### SET TASK:
Gather every line below that contains the string "items", and copy each such line in full.
>> start GIVEN RECORDS
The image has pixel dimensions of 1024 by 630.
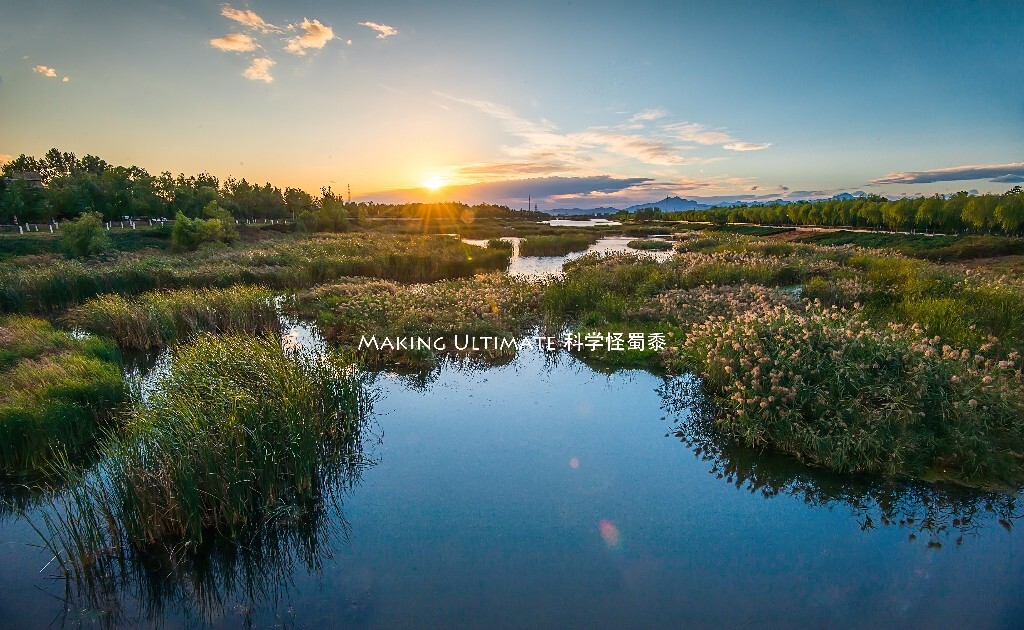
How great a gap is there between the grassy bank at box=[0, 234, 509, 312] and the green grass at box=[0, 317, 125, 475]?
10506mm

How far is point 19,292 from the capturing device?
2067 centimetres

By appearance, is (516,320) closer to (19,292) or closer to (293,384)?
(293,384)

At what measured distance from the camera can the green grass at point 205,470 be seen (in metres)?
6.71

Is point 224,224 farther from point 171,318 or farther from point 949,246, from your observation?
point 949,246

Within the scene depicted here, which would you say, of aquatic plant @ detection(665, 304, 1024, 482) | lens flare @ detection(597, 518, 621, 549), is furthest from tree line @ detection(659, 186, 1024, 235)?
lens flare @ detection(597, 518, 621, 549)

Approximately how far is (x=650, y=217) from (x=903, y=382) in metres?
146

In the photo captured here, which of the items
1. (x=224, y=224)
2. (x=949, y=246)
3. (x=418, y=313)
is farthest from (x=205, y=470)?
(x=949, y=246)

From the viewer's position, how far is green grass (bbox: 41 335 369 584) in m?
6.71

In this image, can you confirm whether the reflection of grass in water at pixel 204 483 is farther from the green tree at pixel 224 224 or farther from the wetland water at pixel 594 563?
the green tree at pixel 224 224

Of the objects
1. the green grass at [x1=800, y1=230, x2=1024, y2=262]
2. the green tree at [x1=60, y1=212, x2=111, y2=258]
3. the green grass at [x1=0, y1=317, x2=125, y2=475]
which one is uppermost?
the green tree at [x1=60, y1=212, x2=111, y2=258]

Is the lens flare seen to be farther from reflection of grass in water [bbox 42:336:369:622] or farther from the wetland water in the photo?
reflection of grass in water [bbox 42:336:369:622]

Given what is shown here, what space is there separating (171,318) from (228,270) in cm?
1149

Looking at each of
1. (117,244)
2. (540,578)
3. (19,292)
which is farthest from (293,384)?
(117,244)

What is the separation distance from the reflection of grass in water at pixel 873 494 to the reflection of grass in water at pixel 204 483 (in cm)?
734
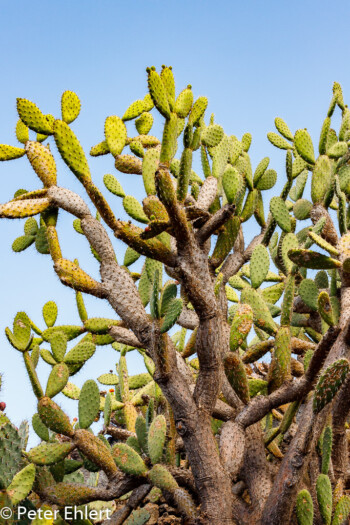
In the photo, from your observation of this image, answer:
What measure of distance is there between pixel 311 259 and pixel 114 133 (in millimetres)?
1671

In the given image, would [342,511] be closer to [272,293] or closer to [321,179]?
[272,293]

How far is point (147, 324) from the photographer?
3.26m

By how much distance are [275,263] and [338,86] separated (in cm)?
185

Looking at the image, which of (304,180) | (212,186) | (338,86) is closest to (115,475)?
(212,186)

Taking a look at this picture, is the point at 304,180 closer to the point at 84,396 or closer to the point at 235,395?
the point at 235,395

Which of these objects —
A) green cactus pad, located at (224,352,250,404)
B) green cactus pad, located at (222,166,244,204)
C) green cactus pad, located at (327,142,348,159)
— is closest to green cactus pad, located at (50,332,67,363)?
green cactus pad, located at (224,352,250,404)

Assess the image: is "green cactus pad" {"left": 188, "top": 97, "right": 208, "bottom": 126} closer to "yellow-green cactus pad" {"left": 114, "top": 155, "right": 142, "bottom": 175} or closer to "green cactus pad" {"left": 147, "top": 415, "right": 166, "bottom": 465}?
>> end GIVEN RECORDS
>> start GIVEN RECORDS
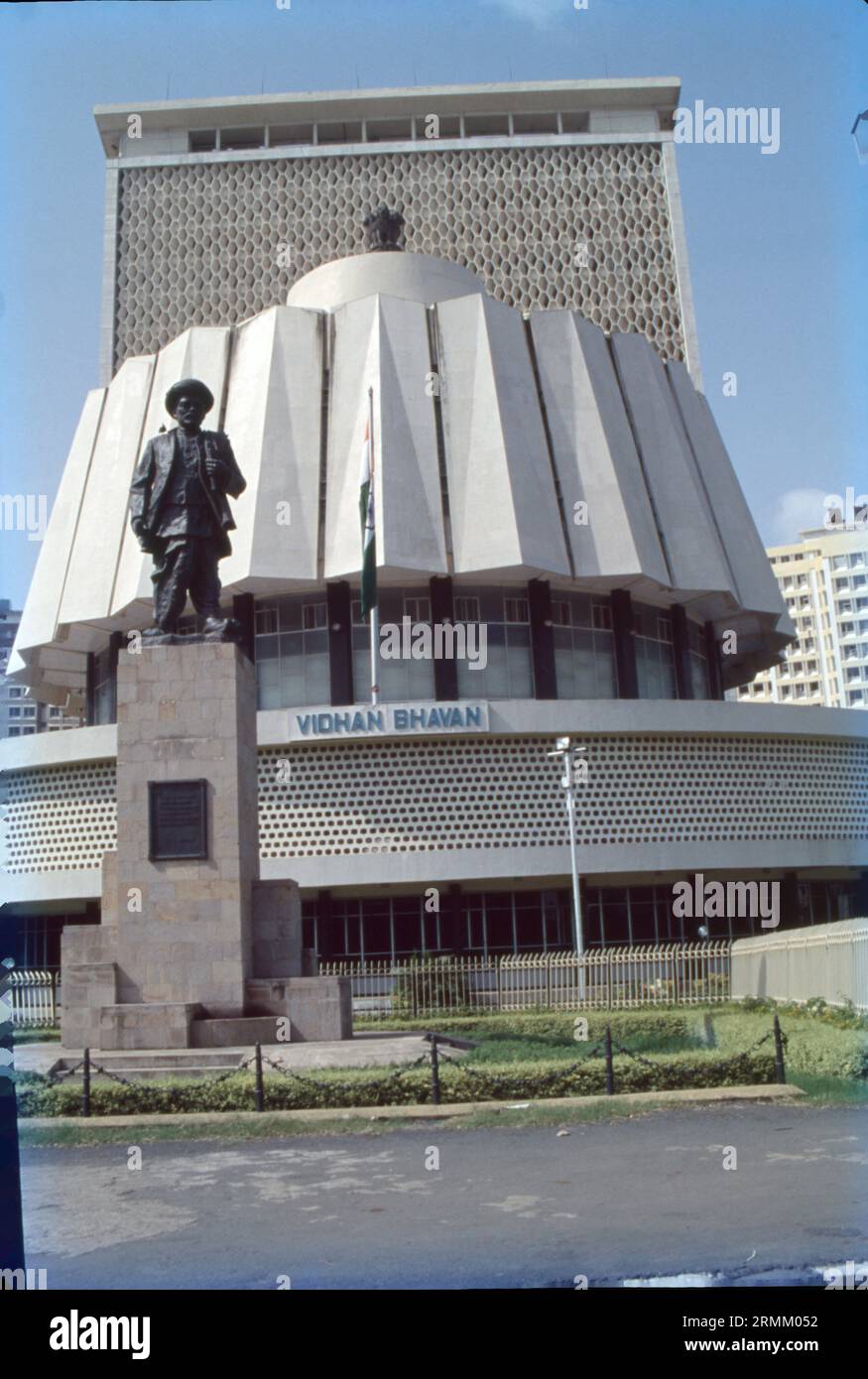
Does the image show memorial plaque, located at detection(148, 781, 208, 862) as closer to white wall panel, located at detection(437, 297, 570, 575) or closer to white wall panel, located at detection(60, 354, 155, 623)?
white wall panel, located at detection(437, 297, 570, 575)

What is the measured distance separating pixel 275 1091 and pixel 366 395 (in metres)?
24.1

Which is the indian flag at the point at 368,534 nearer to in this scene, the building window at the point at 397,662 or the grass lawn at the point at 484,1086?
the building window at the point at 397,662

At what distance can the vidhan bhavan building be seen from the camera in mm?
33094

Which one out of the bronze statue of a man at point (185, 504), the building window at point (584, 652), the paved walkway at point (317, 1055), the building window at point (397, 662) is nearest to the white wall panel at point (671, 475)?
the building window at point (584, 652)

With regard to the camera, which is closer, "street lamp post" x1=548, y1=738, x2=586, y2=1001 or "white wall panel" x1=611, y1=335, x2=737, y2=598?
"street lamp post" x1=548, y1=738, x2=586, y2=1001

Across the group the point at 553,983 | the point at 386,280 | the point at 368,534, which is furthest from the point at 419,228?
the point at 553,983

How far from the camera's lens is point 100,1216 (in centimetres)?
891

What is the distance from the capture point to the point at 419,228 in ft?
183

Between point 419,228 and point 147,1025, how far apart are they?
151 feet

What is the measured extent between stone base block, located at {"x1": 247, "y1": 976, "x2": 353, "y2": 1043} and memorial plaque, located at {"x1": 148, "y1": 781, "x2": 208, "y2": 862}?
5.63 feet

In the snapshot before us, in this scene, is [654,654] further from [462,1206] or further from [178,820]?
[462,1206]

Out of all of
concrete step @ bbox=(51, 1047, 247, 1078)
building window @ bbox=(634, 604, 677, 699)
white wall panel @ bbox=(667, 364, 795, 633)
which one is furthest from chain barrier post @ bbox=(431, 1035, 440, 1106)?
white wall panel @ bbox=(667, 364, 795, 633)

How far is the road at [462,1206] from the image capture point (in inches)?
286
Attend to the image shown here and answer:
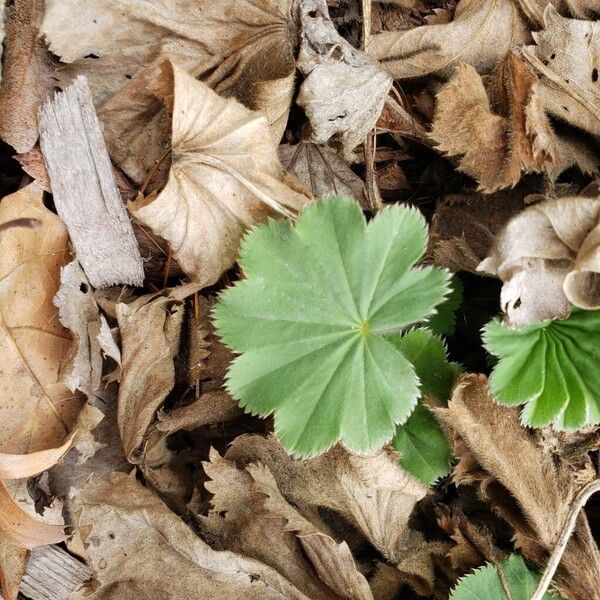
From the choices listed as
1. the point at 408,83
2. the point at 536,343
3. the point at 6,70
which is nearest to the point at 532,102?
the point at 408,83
>> end GIVEN RECORDS
>> start GIVEN RECORDS
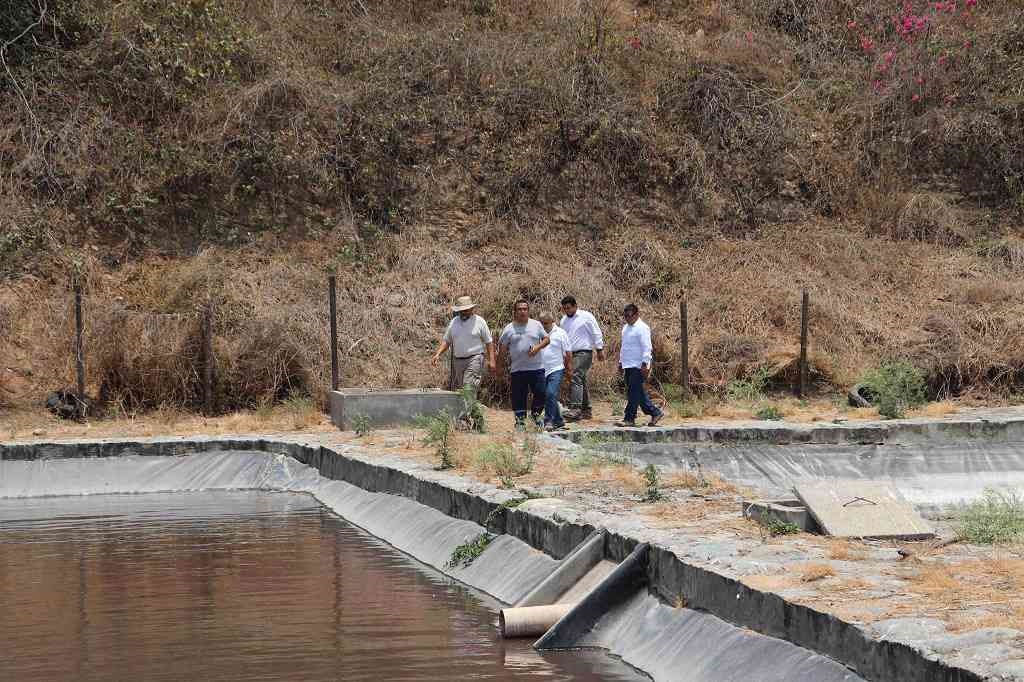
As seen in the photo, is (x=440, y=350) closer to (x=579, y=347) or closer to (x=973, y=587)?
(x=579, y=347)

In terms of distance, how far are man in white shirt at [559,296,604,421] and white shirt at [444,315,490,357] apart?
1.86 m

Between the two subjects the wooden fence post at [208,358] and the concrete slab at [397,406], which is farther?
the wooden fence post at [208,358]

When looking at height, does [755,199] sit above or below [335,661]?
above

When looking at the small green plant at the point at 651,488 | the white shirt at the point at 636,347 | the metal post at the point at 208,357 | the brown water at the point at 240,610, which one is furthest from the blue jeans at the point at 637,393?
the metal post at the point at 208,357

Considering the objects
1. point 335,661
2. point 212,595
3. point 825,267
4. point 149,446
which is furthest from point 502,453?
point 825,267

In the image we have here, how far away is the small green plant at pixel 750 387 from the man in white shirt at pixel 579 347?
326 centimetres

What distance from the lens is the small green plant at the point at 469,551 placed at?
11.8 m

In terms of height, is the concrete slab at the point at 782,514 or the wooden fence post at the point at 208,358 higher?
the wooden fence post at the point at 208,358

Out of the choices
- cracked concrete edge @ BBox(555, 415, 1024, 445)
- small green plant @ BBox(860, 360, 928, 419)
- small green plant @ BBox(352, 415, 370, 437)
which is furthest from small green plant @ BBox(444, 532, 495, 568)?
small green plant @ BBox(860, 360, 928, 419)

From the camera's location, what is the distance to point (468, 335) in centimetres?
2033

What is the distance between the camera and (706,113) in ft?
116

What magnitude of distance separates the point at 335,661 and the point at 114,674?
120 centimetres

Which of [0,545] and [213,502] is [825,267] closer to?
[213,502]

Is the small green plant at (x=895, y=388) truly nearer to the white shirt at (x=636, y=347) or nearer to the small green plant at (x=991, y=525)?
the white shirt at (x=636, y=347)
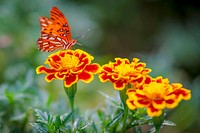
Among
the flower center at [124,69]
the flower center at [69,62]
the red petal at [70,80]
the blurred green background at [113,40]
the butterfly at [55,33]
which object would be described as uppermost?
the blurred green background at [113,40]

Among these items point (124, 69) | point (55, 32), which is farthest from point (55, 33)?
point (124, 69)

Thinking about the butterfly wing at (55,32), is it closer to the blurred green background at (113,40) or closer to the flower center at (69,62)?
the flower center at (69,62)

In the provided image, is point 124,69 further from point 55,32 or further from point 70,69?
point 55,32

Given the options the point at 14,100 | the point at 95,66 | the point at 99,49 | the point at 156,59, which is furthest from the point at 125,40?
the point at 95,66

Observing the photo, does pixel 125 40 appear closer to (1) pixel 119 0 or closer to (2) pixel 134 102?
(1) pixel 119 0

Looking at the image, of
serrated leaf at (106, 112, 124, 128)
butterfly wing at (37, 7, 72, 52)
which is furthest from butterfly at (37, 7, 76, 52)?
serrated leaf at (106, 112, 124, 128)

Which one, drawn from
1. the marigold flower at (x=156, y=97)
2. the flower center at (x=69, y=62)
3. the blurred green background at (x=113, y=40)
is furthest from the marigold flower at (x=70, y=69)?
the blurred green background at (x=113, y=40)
>> end GIVEN RECORDS
### RESPONSE BELOW:
In the photo captured here, which of the items
Among these items point (124, 69) | point (55, 32), which is farthest from point (55, 33)?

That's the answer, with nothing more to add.